• _Task description_:
Which lines of the records below contain the word "visible"? Pull out each one and copy it in full, matching case exactly.

• _Extracted data_:

** Start **

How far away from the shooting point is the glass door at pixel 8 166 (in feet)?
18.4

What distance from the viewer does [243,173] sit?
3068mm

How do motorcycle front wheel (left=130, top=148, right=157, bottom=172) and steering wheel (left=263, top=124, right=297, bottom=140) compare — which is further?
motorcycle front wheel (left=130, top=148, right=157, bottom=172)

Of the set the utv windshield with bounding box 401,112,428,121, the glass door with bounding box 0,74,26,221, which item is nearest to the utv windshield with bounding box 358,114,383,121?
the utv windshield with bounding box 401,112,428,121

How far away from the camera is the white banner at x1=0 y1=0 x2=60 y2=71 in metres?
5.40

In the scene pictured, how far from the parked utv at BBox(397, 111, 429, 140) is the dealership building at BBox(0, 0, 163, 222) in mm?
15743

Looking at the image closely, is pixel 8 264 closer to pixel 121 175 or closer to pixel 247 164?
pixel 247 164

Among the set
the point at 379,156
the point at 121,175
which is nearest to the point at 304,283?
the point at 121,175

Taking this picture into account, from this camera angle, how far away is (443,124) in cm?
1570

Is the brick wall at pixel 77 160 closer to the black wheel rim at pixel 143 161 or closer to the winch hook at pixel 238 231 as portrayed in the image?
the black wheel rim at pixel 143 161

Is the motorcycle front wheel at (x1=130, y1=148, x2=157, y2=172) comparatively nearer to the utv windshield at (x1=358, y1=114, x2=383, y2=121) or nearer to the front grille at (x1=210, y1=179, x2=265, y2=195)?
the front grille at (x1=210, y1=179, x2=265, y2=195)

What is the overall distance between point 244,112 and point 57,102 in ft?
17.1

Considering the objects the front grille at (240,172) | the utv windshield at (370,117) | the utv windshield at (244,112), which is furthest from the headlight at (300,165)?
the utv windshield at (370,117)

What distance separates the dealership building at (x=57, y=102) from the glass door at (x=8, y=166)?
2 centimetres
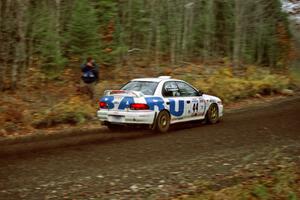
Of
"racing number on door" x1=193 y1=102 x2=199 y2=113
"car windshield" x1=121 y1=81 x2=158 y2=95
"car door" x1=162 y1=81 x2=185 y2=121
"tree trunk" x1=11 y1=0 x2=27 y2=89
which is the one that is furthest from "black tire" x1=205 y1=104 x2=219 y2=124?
"tree trunk" x1=11 y1=0 x2=27 y2=89

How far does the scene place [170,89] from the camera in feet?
42.3

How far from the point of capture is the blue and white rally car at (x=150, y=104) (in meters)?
Answer: 12.0

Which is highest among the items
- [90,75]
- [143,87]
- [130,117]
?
[90,75]

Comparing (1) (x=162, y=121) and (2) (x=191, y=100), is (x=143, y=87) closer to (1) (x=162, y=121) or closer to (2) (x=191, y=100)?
(1) (x=162, y=121)

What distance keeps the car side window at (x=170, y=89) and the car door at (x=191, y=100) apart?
191 mm

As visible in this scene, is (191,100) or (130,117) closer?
(130,117)

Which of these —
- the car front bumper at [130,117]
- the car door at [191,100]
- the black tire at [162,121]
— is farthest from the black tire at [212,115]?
the car front bumper at [130,117]

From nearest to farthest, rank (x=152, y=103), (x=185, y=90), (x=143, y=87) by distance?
(x=152, y=103), (x=143, y=87), (x=185, y=90)

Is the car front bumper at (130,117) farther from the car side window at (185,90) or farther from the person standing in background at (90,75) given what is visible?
the person standing in background at (90,75)

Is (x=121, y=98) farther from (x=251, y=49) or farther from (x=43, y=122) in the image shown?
(x=251, y=49)

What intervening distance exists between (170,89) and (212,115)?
259 centimetres

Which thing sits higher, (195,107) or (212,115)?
(195,107)

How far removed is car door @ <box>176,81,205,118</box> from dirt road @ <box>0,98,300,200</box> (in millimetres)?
698

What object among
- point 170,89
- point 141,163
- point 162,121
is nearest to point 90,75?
point 170,89
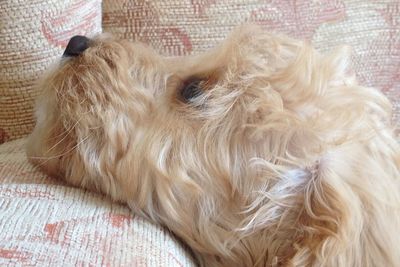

** End **

• _Response_:
As visible in this scene, is (191,100) or (130,117) closer?
Is the car front bumper at (130,117) farther from the car side window at (185,90) or farther from the person standing in background at (90,75) given what is visible?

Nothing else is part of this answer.